Of all the work exhibited within the two floors and numerous rooms of work at this year’s BFA show, perhaps the most outstanding was an installation of three photographs by Anthony Carfello, entitled Commencement. Each image represents the artist taking part in fictional rights of passage into the art world. In one, he is tattooed with the word “artist” (so, as his website says, “If I’m ever in an accident, the paramedics will know that this is not just any corpse they’re carrying, but one of an artist”), in another, Carfello is photographed at a debutante ball on the front steps of the Museum of Contemporary Art.
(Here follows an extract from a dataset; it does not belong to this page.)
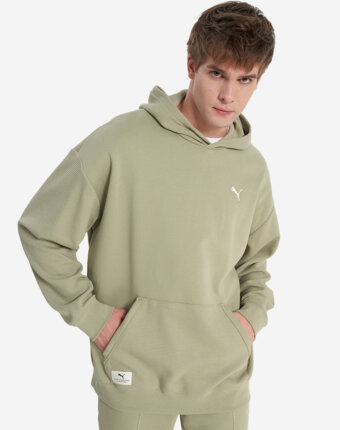 Худи мужское PUMA Class, Зеленый женщинам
In the first, and most on-point image, Carfello is drafted— à la college football—by a top gallery, receiving a hat that says “Artworld” and a jersey that reads “Emerging ’07.”

 

carfallo


Extensive conversation has been initiated in regards to the direction of art after postmodernism, after much that can be done has been done. Carfello transforms the seriousness of this debate—and the sanctity of the artworld which values it—into one big, elaborate joke. Offensive, maybe; more significantly, though, Commencement is really apt and really, really funny. Carfello’s work demonstrates a mature and intelligent understanding of both the impenetrability of the art market as well as the issues that plague contemporary critics and theorists. Instead of frustratingly attempting to work within the confines and dictates of such institutions, he addresses them directly. Carfello makes a number of joking allusions to being an artist to watch, but in this humor, there is, ultimately, a lot of truth.